Andersson c. Suède du 7 décembre 2010, par. 47, et les arrêts cités). Le

droit à l’audience publique n’est toutefois pas absolu. Tel est notamment le

cas pour les affaires portant sur des faits qui ne sont pas contestés et pour

lesquelles les tribunaux peuvent se prononcer de manière équitable et

raisonnable sur la base des conclusions présentées par les parties et les

pièces du dossier (arrêt de la Cour européenne des droits de l’homme Jussila

c. Finlande du 23 novembre 2006, Recueil 2006-XIV, par. 41, et les arrêts

cités). Le juge peut ainsi refuser d’appointer une audience publique avec

audition des parties lorsque cette requête apparaît comme chicanière, dilatoire

ou abusive; que le recours apparaît comme manifestement irrecevable ou mal

fondé, ou, inversement, que les conclusions de la partie qui demande l’audience

doivent lui être adjugées d’emblée; ou encore lorsque la matière soulève des

questions techniques complexes (ATF 136 I 279, et les arrêts cités; ATF 9C_402/2010

du 21 février 2011, consid. 2;1C_456/2008 du 28 septembre 2009, consid. 3.1).

cc) En l’espèce, le Tribunal peut se dispenser de l’audience

réclamée par la recourant car les faits de la cause, tels qu’ils ressortent du

dossier, sont clairs; le recours est en outre manifestement mal fondé. Le

recourant a demandé la citation de trois témoins, soit Z.________, E.________,

responsable du service communal des ressources humaines, et de F.________, qui

l’a précédé dans son poste. S’agissant des deux premiers témoins, ceux-ci ont

participé à la procédure et notamment à de nombreux entretiens avec le

recourant. On ne discerne pas ce que le recourant voudrait leur faire dire, qui

s’écarte de leurs déclarations antérieures. Cette requête procède de l’erreur de

perspective du recourant quant à l’objet du litige (cf. consid. 2c ci-dessus).

S’agissant de F.________, son audition est demandée pour démontrer que Z.________

ne se serait pas entendu avec le prédécesseur du recourant, ce qui

accréditerait la thèse selon laquelle la source des difficultés se trouverait

du côté de la hiérarchie, et non du recourant. Même prouvé, cet élément ne

serait pas déterminant pour décider si l’engagement du recourant doit être

prolongé au-delà de la durée probatoire prévue par l’art. 7 du Statut.

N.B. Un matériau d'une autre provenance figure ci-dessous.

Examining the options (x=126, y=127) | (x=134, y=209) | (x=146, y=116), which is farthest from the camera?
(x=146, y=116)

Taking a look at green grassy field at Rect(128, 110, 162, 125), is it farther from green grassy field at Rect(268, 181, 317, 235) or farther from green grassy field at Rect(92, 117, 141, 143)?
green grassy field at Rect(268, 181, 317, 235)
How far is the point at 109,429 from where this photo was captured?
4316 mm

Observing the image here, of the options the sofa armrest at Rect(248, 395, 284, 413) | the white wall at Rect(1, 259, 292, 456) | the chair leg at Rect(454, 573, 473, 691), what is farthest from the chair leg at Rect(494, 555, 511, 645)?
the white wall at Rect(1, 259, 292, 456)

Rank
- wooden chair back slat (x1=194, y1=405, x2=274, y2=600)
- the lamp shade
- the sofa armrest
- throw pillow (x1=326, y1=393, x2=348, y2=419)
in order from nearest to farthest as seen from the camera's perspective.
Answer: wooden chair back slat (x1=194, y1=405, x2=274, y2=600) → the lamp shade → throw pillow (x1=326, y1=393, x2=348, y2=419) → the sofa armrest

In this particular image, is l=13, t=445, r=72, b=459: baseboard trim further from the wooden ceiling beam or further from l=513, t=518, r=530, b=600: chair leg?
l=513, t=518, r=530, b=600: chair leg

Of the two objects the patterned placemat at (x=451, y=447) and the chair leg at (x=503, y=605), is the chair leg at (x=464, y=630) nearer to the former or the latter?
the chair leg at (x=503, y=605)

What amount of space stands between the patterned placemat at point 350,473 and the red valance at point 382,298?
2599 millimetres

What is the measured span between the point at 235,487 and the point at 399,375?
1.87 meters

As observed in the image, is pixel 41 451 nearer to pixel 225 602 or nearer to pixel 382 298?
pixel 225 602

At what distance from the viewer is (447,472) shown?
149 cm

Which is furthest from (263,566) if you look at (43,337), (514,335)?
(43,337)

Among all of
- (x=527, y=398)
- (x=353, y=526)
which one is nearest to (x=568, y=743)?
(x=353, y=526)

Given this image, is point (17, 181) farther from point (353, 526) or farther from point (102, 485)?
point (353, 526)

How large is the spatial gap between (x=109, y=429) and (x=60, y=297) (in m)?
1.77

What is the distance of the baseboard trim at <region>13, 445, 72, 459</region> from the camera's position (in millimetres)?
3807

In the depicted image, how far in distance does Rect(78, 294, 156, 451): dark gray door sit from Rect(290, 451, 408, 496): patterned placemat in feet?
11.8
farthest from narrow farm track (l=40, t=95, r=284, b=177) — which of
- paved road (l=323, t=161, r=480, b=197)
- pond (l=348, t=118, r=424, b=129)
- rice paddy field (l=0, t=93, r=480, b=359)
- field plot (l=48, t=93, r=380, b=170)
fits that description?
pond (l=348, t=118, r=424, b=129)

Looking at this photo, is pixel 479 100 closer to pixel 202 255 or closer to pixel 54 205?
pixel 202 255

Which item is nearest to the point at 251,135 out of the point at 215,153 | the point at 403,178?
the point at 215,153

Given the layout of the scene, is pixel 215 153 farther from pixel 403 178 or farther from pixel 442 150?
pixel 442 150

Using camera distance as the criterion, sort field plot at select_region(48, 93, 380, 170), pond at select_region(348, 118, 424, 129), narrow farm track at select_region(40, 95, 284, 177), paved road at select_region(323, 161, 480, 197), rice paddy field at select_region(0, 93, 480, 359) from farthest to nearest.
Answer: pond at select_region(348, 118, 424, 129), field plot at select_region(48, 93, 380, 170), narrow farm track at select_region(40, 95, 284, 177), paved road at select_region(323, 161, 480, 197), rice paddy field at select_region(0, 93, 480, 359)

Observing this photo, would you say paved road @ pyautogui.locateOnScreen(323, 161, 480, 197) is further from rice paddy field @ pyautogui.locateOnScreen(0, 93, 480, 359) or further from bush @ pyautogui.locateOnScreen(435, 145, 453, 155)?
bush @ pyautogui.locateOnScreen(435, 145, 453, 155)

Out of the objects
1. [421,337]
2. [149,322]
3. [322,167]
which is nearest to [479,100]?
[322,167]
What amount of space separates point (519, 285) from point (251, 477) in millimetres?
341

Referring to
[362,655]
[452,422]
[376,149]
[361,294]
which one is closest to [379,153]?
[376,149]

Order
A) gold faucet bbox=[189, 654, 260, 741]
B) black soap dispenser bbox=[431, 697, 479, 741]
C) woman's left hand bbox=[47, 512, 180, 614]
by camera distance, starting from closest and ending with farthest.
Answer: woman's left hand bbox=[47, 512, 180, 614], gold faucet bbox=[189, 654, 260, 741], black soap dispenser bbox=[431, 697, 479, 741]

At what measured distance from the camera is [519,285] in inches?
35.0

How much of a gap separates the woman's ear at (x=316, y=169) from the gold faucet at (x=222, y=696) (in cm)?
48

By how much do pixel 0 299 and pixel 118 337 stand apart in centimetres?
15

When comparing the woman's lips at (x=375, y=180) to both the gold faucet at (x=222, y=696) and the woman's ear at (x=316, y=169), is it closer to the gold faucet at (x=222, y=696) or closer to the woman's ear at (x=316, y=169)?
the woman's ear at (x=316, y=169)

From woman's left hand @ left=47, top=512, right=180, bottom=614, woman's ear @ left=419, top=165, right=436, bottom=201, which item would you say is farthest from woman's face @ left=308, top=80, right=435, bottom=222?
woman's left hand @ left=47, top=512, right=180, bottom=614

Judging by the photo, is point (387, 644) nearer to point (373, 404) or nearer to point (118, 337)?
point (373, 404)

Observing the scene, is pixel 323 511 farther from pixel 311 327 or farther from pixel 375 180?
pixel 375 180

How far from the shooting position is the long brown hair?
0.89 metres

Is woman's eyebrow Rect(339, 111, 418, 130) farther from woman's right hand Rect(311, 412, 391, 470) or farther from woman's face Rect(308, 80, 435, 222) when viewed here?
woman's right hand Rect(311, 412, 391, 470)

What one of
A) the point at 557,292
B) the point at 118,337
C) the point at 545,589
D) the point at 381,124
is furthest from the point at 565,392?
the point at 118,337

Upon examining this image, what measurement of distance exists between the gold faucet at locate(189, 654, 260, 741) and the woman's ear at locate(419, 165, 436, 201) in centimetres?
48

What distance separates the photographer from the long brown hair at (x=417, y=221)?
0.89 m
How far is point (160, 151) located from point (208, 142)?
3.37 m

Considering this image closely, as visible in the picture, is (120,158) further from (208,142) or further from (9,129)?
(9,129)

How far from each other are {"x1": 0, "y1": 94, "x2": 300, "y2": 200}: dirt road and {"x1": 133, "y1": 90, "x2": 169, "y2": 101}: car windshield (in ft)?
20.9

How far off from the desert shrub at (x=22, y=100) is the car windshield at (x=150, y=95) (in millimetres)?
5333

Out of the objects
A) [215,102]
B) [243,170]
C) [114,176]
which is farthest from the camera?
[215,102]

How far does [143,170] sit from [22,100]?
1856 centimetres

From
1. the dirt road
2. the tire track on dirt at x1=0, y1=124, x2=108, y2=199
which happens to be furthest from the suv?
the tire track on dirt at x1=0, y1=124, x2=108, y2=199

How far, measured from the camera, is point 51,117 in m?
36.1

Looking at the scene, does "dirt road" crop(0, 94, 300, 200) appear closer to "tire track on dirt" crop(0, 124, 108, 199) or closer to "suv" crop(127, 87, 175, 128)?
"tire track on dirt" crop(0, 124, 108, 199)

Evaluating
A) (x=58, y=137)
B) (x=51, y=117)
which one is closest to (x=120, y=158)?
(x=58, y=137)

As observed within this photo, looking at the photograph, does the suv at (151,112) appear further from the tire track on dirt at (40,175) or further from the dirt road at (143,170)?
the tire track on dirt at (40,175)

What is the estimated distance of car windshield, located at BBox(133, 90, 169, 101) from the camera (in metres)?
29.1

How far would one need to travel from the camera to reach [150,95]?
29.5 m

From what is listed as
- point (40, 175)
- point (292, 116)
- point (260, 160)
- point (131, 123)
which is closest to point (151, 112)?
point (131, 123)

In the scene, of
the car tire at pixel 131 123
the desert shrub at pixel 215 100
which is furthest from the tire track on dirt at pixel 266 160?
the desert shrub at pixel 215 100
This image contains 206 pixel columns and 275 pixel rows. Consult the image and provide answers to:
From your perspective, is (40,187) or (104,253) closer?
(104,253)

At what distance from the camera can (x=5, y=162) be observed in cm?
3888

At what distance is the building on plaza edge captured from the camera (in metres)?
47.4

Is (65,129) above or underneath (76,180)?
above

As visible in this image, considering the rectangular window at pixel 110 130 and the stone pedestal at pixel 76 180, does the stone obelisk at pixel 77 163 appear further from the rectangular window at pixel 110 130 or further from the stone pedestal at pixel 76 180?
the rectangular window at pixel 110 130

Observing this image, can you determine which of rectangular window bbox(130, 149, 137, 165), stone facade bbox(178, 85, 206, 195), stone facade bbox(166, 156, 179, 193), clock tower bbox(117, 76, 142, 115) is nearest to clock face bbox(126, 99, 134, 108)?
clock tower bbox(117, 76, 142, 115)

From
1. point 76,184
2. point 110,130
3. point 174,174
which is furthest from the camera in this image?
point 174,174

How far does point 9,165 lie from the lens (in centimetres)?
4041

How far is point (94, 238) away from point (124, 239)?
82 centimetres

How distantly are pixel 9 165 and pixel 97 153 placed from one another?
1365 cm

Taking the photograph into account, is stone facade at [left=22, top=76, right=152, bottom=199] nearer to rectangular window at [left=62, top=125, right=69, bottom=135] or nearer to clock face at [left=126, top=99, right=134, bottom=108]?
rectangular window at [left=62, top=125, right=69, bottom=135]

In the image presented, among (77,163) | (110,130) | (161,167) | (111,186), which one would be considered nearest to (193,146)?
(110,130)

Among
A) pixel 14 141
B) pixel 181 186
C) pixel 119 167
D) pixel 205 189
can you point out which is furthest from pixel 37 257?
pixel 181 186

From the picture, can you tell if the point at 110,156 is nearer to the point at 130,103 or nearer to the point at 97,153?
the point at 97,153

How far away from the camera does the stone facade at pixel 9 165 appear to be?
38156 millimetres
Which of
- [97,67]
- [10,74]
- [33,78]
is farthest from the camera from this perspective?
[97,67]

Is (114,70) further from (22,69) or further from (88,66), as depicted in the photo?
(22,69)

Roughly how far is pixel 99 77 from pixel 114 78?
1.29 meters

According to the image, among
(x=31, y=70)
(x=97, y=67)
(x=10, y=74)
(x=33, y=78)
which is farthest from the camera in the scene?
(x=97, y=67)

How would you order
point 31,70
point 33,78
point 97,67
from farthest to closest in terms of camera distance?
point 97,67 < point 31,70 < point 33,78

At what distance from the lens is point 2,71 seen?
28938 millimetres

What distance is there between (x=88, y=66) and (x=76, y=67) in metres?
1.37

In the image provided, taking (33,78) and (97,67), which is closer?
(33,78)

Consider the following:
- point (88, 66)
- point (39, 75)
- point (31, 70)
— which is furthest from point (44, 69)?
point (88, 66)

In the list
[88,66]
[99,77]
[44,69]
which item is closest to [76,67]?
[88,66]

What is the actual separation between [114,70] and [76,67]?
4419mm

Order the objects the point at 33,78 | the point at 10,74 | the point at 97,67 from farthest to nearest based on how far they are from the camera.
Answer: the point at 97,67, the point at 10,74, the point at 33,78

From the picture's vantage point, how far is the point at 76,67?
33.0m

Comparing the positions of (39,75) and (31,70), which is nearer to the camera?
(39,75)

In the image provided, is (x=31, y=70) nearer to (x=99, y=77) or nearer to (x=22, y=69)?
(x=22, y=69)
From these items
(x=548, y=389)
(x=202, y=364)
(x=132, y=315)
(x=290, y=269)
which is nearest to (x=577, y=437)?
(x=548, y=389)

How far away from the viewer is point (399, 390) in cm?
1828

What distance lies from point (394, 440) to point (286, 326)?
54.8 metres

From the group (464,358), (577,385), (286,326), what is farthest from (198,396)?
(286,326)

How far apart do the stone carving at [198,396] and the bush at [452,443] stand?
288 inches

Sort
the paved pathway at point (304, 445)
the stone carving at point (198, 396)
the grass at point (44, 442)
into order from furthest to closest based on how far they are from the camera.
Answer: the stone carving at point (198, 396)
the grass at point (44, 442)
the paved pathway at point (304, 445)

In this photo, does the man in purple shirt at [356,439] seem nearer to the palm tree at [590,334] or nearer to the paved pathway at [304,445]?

c) La demande d’audience avec audition du

recourant et de témoins est rejetée.

4.

Le recours doit ainsi être rejeté, et la décision attaquée confirmée. Selon

la jurisprudence, par analogie avec ce qui prévaut en matière de juridiction du

travail, il n’est pas prélevé de frais ni alloué de dépens dans le contentieux

de la fonction publique, à moins que l’agent public débouté n’ait agi par

témérité (arrêt GE.2006.0180 du 28 juin 2007, consid. 5). On peut admettre que

tel n’était pas le cas en l’espèce.

Dispositif

Par ces motifs

la Cour de droit administratif et public

du Tribunal cantonal

arrête:

I.

Le recours est rejeté.

II.

La décision rendue le 26 novembre 2010 par la Municipalité d’Yverdon-les-Bains

est confirmée.

III.

Il est statué sans frais, ni dépens.

Lausanne, le 1er septembre 2011

Le

président:

Le présent arrêt est communiqué aux destinataires de

l'avis d'envoi ci-joint.

Il peut faire l'objet, dans les trente jours suivant sa

notification, d'un recours au Tribunal fédéral. Le recours en matière de droit

public s'exerce aux conditions des articles 82 ss de la loi du 17 juin 2005 sur

le Tribunal fédéral (LTF - RS 173.110), le recours constitutionnel subsidiaire

à celles des articles 113 ss LTF. Le mémoire de recours doit être rédigé dans

une langue officielle, indiquer les conclusions, les motifs et les moyens de

preuve, et être signé. Les motifs doivent exposer succinctement en quoi l’acte

attaqué viole le droit. Les pièces invoquées comme moyens de preuve doivent

être jointes au mémoire, pour autant qu’elles soient en mains de la partie; il

en va de même de la décision attaquée.